Nous avions encore perdu des hommes dans le dernier assaut qui eut lieu, mais plus qu'auparavant. Les barricades étaient à moitié montées, et elles avaient été partiellement endommagées. Des soldats battaient en retraite de l'extérieur des protections qu'offrait la base. Je regardais par une meurtrière et remarquais un grand groupe armé devant nous. J'observais ce qui nous restait d'homme et de logistique. Presque rien, tout ayant été détruit lors du dernier assaut. Je jetais un dernier coup d’œil pour estimer le nombre de nos ennemis, environ cinq unités, soit cinquante personnes. De mon côté, j'alignais environ vingt soldats. Je leur demandais une immense faveur, celle de se rendre et de me déclarer en fuite dans l'île. J'avais un plan, et mes hommes me faisaient confiance. Je gardais néanmoins le soldat repris aux mains des rebelles. Lorsqu'ils sortirent les mains en l'air, je déversais de la poudre partout dans le camp, récupérait les affaires et documents essentiels et le Den-Den Mushi inter-île et je m'enfuyais avec mon partenaire, avant d'entendre l'explosion qui m'indiquait le sabordage de la base par les rebelles. C'est dans la forêt que je décidais de me réfugier. Nous établîmes un autre camp, toujours à proximité de la mer, et je passais un second appel pour leur indiquer nos nouvelles coordonnées. C'est alors que les singes se ramenèrent. Nous avions droit à la totale aujourd'hui. Mais moi, j'avais le niveau pour me faire les cinq gugusses qui me défiaient avec leur air hargneux.

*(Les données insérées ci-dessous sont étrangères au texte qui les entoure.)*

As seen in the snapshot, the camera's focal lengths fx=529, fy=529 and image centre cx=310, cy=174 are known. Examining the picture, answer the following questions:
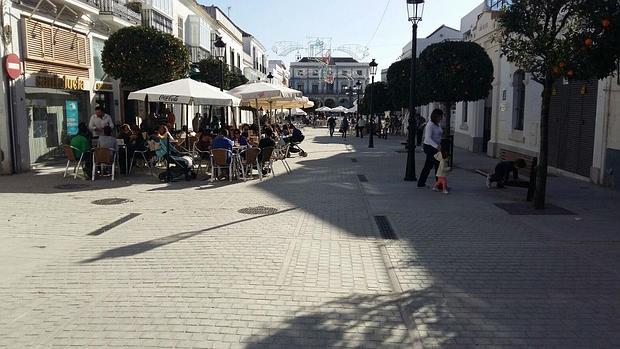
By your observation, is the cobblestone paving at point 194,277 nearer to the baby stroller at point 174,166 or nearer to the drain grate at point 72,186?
the drain grate at point 72,186

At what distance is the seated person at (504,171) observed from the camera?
10.7m

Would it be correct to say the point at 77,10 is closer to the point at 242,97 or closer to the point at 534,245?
the point at 242,97

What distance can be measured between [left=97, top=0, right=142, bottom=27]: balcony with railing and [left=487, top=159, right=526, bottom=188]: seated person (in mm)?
13414

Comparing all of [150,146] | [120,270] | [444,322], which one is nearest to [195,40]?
[150,146]

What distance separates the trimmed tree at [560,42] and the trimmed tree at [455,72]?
523cm

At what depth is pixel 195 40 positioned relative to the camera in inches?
1162

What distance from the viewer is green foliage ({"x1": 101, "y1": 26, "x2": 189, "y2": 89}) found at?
48.3ft

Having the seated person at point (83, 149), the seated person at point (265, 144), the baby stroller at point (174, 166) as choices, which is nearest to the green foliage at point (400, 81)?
the seated person at point (265, 144)

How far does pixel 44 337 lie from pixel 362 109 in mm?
38546

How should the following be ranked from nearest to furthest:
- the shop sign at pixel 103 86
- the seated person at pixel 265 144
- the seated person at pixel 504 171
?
the seated person at pixel 504 171, the seated person at pixel 265 144, the shop sign at pixel 103 86

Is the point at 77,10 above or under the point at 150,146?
above

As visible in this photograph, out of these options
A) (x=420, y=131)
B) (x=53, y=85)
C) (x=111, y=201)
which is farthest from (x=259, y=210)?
(x=420, y=131)

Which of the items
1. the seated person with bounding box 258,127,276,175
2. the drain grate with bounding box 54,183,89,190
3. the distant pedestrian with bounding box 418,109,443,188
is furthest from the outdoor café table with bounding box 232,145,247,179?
the distant pedestrian with bounding box 418,109,443,188

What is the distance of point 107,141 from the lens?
12070 mm
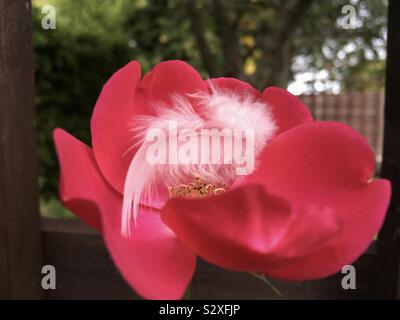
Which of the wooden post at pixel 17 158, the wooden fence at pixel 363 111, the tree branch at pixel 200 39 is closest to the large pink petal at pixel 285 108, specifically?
the wooden post at pixel 17 158

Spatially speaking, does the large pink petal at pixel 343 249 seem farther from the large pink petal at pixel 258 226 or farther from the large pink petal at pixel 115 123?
the large pink petal at pixel 115 123

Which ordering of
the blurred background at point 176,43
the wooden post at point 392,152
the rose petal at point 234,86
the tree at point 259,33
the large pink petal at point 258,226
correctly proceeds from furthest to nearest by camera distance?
A: the blurred background at point 176,43, the tree at point 259,33, the wooden post at point 392,152, the rose petal at point 234,86, the large pink petal at point 258,226

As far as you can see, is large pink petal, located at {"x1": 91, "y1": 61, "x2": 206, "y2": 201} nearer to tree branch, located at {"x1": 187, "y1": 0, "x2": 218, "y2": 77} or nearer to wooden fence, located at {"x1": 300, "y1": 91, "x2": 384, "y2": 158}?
tree branch, located at {"x1": 187, "y1": 0, "x2": 218, "y2": 77}

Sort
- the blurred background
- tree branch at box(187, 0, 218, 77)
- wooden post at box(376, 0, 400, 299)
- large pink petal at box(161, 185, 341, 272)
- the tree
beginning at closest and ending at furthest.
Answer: large pink petal at box(161, 185, 341, 272), wooden post at box(376, 0, 400, 299), the tree, the blurred background, tree branch at box(187, 0, 218, 77)

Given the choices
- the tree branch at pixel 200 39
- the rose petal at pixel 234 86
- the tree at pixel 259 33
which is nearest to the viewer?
the rose petal at pixel 234 86

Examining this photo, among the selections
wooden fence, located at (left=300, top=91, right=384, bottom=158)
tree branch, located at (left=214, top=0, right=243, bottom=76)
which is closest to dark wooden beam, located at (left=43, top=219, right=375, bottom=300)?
tree branch, located at (left=214, top=0, right=243, bottom=76)

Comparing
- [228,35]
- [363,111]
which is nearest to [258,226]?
[228,35]

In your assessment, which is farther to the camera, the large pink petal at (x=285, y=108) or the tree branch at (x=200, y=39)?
the tree branch at (x=200, y=39)
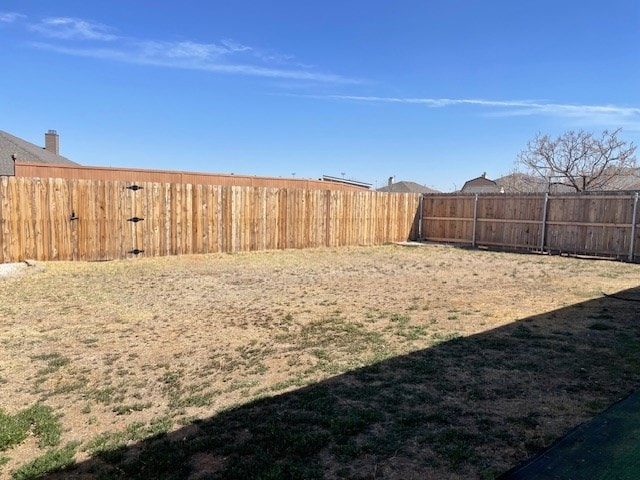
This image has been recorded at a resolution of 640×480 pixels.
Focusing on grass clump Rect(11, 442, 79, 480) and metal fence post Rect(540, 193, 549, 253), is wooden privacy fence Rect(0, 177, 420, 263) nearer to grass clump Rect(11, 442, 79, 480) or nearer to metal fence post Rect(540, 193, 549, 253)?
metal fence post Rect(540, 193, 549, 253)

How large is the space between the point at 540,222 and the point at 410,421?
12.8 meters

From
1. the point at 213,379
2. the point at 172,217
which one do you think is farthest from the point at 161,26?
the point at 213,379

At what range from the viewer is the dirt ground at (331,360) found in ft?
8.23

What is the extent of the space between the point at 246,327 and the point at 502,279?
18.3 ft

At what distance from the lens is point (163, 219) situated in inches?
431

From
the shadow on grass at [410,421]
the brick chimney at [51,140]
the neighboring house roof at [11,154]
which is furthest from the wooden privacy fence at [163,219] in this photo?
the brick chimney at [51,140]

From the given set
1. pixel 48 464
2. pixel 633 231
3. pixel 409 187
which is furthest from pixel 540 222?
pixel 409 187

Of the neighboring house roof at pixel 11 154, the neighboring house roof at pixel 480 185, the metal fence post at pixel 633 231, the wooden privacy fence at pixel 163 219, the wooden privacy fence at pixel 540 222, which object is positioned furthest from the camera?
the neighboring house roof at pixel 480 185

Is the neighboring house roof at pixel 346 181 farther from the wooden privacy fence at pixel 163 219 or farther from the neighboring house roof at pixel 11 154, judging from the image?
the neighboring house roof at pixel 11 154

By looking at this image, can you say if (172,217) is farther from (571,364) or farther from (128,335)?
(571,364)

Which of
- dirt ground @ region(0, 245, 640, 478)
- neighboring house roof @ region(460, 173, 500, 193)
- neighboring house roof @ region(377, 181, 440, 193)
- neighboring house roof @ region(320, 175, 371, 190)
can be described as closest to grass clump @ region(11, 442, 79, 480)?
dirt ground @ region(0, 245, 640, 478)

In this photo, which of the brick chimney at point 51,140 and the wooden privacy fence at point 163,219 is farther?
the brick chimney at point 51,140

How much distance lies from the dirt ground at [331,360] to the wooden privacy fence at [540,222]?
16.5 ft

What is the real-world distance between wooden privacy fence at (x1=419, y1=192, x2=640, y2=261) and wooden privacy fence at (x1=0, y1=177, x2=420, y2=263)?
3022 mm
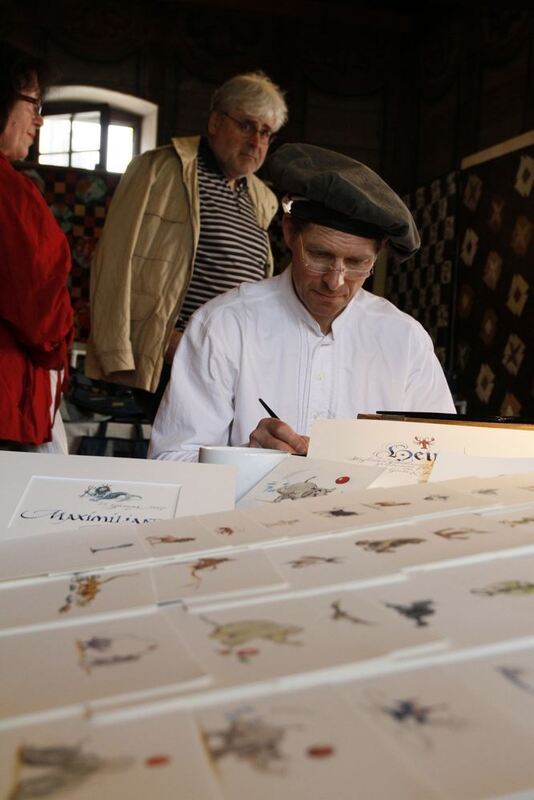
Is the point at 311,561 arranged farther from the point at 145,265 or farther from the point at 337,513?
the point at 145,265

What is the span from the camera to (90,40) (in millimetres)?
6504

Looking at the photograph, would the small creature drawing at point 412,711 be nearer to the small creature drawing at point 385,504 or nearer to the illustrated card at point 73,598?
the illustrated card at point 73,598

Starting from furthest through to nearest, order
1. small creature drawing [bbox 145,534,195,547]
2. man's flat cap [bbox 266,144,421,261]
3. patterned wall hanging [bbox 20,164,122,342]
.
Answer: patterned wall hanging [bbox 20,164,122,342], man's flat cap [bbox 266,144,421,261], small creature drawing [bbox 145,534,195,547]

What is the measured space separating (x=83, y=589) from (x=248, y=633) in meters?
0.13

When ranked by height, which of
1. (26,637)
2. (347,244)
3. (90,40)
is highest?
(90,40)

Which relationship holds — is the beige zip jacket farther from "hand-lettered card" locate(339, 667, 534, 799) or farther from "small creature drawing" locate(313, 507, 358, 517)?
"hand-lettered card" locate(339, 667, 534, 799)

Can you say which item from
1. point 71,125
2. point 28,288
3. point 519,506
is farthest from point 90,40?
point 519,506

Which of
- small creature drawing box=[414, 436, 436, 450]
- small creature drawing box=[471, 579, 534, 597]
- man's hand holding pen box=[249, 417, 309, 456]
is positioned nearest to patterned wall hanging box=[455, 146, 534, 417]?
man's hand holding pen box=[249, 417, 309, 456]

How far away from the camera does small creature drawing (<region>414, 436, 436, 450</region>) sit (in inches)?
45.2

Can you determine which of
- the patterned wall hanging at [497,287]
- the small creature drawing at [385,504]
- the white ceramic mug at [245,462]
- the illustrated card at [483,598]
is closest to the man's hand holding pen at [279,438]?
the white ceramic mug at [245,462]

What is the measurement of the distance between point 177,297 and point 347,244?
1.06m

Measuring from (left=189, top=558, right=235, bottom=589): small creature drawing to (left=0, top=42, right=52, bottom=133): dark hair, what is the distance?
1.70 m

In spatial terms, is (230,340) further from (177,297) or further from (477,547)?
(477,547)

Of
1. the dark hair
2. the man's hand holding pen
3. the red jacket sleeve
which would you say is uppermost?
the dark hair
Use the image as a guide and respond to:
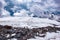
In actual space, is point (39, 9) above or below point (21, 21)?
above

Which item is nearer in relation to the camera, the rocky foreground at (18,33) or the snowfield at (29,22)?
the rocky foreground at (18,33)

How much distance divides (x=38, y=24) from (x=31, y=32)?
0.66 metres

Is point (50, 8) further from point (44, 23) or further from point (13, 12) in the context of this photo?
point (13, 12)

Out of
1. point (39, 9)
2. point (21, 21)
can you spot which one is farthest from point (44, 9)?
point (21, 21)

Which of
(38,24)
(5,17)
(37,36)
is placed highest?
(5,17)

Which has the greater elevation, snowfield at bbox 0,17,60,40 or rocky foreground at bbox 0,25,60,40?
snowfield at bbox 0,17,60,40

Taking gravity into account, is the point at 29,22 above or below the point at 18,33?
above

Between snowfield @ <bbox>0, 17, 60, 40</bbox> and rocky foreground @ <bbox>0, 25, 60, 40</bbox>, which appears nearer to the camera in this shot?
rocky foreground @ <bbox>0, 25, 60, 40</bbox>

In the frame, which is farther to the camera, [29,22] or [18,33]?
[29,22]

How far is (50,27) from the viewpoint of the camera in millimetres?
5742

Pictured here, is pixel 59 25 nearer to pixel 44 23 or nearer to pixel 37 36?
pixel 44 23

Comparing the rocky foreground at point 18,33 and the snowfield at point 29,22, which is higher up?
the snowfield at point 29,22

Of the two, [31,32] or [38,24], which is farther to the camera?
[38,24]

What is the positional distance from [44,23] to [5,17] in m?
1.54
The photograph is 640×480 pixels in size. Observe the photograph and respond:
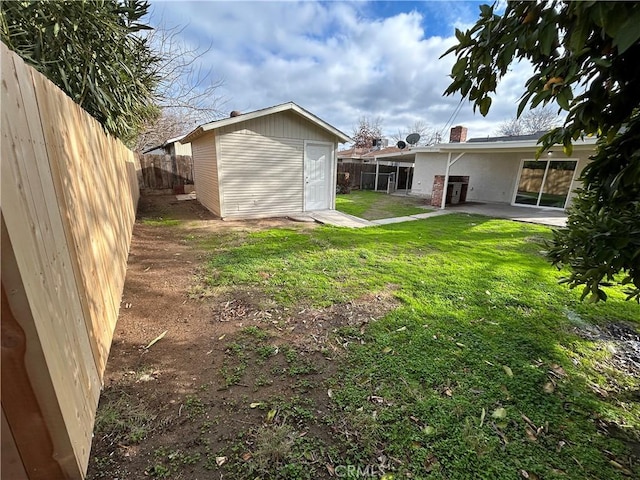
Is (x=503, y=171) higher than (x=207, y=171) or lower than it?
higher

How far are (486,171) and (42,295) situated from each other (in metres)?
16.2

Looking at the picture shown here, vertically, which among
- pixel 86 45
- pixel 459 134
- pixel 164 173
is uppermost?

Je les provoquais, tout en réajustant mes lunettes et en fumant un cigare. Cela semblait les agacer. Ce qui est compréhensible, puisque ces singes ont l'habitude d'être craints, et non pas d'être provoqués. Je les regardais droit dans les yeux, avec une attitude mesquine. Les animaux ont horreur de ça, tout comme les humains d'ailleurs.


La phrase que je lançais eut l'effet d'une bombe, puisque les cinq macaques se ruèrent sur nous, toutes armes dehors. Le premier était armé de trois sabres, et sa vitesse était époustouflante, il lançais des attaque vers moi, mais mes lames bloquaient tous ses coups, d'où qu'ils viennent. Derrière moi, j'entendais des coups de poing être administrés, et je savais que ça venait de mon coéquipier, qui se battait d'égal à égal avec un macaque avec comme seule arme son corps. L'Humandrill que je combattais brisa alors ma défense, et un coup de sabre me toucha au flan. Mes blessures m'avaient bien affaiblies, au point de me faire perdre un peu de maîtrise sur mon fruit. Alors que mon adversaire sautait de joie, je l'envoyais au tapis avec l'indomptable, en lui sectionnant un bras.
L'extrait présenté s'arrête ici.